Mary said to the angel Gabriel:  “I am the Lord’s servant.  Be it unto me according to your word.”  Luke 1:38

One of my favorite books is The Glorious Impossible by Madeline L’Engle. She wrote: “What a glorious impossible message that the angel Gabriel brought to a young girl.  But Mary looked at the angel and said, ‘Be it unto me according to your word.”  And so Jesus’ life would begin with the impossible.  When he was a grown man he said to his disciples, “With human beings it is impossible, but with God nothing is impossible.”

 I cannot help but wonder how this ancient story of radical obedience and servanthood must sound to most Americans today?  History could well call us the Age of Entitlement and Convenience.  We Episcopalians have less than subtle “my pew” attitudes and become upset when someone is sitting in our pew!  This simple example only scratches the surface of deeper held beliefs in “entitlements” and “convenience” held by many today who quickly discount the needs of the community over personal comforts and suitability.  (Who will forget the looks on the faces of the C.E.O.’s of the big three car makers who clearly didn’t “get it,” and maybe even left the congressional hearing wondering what in the world those congressman were talking about as they got on their separate executive jets and flew home?)

Madeline L’Engle’s book might have been titled The Glorious Inconvenience and Radical Obedience.  There was nothing convenient about what happened to Mary and Joseph!  Lives carefully planned and then an angel shows up and everything is turned upside down and inside out AND the center – the balance point – of faith came not from protests of inconvenience but of radical obedience.  Mary or Joseph certainly weren’t given special privileges such as some secret glimpses into their future or a promise that their lives would be easier.
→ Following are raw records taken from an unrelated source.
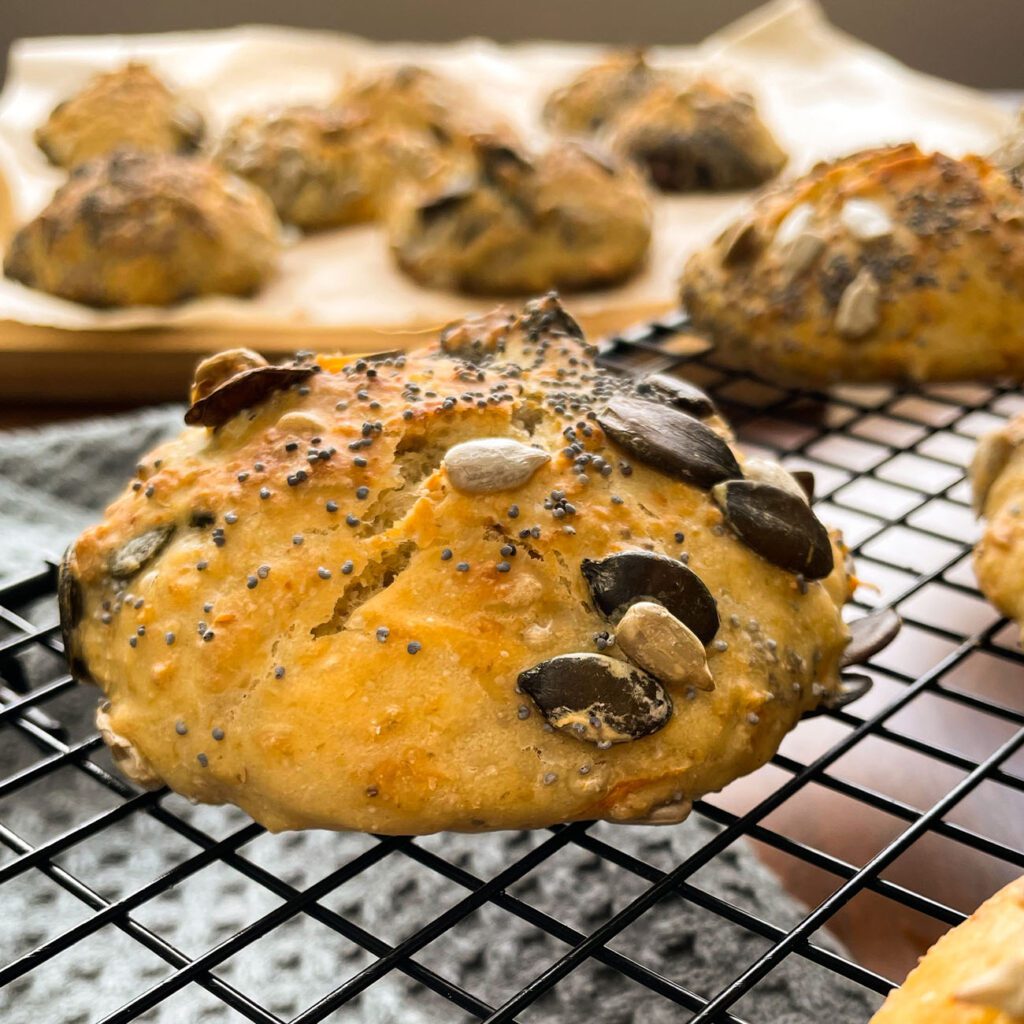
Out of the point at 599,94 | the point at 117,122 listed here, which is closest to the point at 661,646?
the point at 117,122

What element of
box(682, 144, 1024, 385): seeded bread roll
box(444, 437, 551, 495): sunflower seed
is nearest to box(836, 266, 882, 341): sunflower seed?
box(682, 144, 1024, 385): seeded bread roll

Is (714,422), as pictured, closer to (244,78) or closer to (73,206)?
(73,206)

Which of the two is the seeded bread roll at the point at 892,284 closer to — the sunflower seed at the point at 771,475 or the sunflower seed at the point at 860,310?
the sunflower seed at the point at 860,310

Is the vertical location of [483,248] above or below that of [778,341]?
below

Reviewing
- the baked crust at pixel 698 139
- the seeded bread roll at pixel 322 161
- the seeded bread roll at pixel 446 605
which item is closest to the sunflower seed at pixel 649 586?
the seeded bread roll at pixel 446 605

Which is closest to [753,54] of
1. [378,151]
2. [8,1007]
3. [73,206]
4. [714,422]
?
[378,151]

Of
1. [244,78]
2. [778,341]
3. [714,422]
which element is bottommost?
[244,78]

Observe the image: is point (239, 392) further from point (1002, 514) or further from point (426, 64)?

A long hike to Bethlehem in Mary’s ninth month of pregnancy was not very  convenient for either of them! And don’t forget the stable floor for a bed!

 I am encouraged about “we the people” by what happened during the last general election; by the voters who put aside entitlement and convenience and made all kinds of personal sacrifices in order to join in something they believed was very important happening in our country. When important work is to be done, we the people can become servants and put aside our need to be served and we can serve. 

The season of the glorious impossible calls us to once again believe in the power of God to do the impossible with us and to change our hearts from looking only inwards and desiring our entitlements and conveniences to looking outward with obedient hearts.  May our prayer always be “I am the Lord’s servant.  Be it unto me according to your word.”